The new bill includes a boost for border surveillance and gives the administration more ability to deport foreign nationals for criminal offienses, but its centerpiece is the naval-blockade element. It would allow Meloni to deploy Italy's navy to deter migrant vessels for up to 30 days in the event of "exceptional migratory pressure" or a "serious threat to public order." Other possible justifications enumerated in the bill include pandemics, terrorism risk, or security protection for major events. 

The bill appears aimed in part at maritime rescue NGO vessels, which routinely retrieve migrants from unseaworthy craft in international waters and then disembark them in Italian ports. The Meloni government has previously instituted a range of policy measures to reduce NGO vessel effectiveness, like minimizing the number of NGO rescues per trip and requiring maximum-distance transits to northern Italy for offloading, with vessel arrests and financial penalties for noncompliance. 

The new naval-blockade provision - if activated - would allow fines of up to about $60,000 for blockade-running vessels with migrants on board, or vessel confiscation by the Italian state for repeat offenders.
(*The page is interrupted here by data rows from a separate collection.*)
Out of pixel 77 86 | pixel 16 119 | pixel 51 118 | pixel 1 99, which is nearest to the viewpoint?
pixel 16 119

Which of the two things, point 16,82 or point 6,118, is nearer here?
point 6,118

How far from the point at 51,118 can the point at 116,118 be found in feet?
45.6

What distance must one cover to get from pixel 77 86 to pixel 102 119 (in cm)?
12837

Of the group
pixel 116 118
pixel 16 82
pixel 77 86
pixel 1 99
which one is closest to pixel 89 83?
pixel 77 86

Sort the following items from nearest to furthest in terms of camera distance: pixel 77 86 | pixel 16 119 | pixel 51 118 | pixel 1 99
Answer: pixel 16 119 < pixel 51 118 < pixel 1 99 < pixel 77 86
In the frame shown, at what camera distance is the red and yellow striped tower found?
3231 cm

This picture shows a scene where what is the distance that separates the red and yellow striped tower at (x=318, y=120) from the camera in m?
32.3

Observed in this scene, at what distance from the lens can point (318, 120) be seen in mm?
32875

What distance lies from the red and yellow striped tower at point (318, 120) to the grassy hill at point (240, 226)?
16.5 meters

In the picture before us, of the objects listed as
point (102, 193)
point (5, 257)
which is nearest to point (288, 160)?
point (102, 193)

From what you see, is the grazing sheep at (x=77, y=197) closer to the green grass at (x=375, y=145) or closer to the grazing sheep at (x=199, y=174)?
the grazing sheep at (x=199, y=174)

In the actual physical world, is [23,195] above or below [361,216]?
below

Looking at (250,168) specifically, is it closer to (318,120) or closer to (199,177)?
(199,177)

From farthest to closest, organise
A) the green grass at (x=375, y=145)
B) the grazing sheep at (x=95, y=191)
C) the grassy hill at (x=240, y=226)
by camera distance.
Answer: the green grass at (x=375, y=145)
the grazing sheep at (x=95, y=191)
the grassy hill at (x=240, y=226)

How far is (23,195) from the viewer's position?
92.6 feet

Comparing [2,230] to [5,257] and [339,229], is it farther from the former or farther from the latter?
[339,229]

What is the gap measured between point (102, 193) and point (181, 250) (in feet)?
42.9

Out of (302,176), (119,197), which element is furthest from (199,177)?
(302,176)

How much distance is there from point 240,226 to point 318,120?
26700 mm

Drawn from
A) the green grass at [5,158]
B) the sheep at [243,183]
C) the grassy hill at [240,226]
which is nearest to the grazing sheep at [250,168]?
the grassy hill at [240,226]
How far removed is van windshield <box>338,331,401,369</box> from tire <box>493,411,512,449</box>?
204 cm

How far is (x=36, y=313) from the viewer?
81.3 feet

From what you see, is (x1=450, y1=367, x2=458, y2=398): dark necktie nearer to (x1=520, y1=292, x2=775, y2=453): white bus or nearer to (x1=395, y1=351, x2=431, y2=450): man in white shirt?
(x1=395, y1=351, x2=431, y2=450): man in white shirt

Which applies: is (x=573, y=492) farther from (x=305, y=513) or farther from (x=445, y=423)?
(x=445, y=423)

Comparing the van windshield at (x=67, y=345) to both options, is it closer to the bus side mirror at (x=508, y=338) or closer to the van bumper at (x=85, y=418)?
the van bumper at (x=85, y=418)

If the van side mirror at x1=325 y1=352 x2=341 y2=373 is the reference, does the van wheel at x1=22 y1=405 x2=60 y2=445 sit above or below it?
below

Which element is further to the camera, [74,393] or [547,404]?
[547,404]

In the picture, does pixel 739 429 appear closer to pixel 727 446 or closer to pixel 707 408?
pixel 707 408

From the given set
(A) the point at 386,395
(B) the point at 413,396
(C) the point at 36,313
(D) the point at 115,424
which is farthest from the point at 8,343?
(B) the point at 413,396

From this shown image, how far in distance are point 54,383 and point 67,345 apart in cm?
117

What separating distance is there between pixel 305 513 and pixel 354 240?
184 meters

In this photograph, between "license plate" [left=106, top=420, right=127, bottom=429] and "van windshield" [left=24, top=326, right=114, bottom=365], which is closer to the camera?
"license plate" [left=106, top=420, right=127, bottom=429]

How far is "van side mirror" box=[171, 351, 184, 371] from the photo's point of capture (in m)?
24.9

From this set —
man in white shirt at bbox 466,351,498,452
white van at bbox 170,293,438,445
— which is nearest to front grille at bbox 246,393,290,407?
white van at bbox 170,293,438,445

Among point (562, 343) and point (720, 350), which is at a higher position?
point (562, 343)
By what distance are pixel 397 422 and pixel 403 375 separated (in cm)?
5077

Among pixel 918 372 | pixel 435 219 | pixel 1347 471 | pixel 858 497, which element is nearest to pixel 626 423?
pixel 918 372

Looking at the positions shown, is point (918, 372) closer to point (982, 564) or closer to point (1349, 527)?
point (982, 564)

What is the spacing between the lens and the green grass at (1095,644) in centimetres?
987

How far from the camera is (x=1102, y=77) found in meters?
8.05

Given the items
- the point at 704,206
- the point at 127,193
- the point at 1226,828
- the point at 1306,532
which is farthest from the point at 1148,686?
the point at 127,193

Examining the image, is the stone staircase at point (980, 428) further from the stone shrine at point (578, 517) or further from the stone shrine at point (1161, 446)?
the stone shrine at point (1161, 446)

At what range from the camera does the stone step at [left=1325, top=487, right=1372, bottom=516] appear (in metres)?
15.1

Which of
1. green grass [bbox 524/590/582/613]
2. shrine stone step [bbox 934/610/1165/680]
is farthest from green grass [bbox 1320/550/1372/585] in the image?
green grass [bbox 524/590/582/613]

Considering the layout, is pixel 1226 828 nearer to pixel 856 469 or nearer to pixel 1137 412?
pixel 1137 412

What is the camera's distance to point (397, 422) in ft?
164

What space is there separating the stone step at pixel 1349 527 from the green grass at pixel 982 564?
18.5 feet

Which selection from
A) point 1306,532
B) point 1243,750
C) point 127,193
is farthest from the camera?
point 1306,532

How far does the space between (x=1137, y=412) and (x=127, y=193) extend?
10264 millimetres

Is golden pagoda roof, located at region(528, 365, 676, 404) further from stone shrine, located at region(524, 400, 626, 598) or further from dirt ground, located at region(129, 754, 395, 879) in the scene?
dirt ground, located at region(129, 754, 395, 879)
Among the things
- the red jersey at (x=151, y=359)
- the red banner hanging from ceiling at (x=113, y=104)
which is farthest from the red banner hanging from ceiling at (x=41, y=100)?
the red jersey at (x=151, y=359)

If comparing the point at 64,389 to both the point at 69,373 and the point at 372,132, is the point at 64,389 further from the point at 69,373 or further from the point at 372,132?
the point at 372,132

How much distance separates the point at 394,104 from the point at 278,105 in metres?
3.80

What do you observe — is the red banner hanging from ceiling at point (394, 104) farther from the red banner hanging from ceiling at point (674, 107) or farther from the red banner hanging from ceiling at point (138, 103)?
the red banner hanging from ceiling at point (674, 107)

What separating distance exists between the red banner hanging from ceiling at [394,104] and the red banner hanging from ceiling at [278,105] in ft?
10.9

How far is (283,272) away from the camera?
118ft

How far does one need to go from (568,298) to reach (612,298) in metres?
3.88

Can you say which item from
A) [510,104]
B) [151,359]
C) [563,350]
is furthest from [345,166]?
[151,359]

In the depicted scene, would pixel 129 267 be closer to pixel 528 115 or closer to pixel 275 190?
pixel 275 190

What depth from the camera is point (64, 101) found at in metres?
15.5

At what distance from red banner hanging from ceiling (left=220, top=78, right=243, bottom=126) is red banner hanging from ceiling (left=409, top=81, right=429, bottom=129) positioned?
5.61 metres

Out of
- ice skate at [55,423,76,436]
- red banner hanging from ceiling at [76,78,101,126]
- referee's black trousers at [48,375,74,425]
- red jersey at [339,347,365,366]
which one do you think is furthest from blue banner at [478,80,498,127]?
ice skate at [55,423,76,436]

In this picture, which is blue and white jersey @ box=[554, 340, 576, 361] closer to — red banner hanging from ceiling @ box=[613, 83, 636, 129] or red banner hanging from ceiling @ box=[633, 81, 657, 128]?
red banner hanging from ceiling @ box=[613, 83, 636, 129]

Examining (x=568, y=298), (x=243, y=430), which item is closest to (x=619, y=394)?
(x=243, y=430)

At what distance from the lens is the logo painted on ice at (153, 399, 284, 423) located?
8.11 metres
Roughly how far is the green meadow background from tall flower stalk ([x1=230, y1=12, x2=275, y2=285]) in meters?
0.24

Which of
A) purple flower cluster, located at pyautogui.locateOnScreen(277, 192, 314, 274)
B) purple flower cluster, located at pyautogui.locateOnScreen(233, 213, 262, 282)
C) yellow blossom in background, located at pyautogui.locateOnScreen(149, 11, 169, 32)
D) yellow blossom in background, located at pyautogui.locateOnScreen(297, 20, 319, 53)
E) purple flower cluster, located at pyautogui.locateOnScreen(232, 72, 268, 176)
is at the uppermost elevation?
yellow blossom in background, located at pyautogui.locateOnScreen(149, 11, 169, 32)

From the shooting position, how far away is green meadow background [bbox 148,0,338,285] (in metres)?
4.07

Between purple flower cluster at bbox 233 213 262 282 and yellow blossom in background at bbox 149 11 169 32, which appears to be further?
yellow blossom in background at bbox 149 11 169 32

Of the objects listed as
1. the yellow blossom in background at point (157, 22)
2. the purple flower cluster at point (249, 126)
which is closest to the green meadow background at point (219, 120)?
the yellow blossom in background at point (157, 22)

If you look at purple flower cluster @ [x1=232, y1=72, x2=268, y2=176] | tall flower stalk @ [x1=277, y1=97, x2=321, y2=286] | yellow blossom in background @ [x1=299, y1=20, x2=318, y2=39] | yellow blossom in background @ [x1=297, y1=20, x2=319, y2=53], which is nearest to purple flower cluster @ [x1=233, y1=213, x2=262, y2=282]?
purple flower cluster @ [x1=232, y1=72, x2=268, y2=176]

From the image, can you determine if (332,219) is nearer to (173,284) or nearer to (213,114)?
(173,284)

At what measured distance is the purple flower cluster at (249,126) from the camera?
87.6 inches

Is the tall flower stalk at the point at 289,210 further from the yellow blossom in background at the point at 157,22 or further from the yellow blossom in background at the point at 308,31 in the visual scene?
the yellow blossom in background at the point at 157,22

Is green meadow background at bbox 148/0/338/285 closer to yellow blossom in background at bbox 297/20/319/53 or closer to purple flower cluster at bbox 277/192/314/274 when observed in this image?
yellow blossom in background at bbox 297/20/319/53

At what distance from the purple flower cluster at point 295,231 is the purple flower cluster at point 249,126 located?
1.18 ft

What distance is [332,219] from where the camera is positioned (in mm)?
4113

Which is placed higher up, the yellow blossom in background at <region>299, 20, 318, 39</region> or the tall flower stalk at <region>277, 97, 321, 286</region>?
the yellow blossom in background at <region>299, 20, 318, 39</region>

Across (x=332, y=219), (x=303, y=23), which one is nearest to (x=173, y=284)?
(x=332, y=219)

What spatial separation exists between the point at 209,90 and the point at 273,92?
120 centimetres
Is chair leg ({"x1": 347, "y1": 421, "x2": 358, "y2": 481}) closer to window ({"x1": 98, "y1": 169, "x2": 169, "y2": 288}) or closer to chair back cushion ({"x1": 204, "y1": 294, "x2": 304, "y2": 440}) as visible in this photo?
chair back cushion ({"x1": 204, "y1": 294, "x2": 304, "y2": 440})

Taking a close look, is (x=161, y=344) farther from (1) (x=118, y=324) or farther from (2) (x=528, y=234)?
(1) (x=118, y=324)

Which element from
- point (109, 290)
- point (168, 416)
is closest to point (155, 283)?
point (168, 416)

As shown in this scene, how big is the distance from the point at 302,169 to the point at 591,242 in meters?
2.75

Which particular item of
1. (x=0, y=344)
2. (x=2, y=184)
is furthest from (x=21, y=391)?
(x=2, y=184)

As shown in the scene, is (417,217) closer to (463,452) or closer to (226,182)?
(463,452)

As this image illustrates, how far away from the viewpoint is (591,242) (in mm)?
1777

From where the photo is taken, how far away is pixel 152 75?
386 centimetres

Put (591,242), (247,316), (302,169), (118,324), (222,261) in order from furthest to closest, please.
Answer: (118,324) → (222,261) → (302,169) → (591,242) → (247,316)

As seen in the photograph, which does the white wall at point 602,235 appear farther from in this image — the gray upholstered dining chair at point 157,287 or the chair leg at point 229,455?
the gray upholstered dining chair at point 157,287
NGO vessels are the only transport providers making multiple trips in and out of Italian waters, and if they continued operations during a declared 30-day blockade, they would appear to fall afoul of this provision. 

The bill would also enable Meloni's government to deport migrants intercepted at sea to third countries - not their nations of origin. The European Parliament has just approved parallel language allowing deportation to designated safe countries with a formal agreement with an EU member state, the first step towards EU-linked "offshore return hubs" that would receive migrants for processing elsewhere. The EU-listed "safe" third countries include Turkey, Georgia, Kosovo, Egypt, Tunisia, Morocco, India and Bangladesh. (In a statement, 39 human rights and rescue NGOs voiced opposition to the inclusion of Tunisia in the list, citing evidence of abuses.)

Italy's legislature would have to approve the naval-blockade bill in order for it to take effect.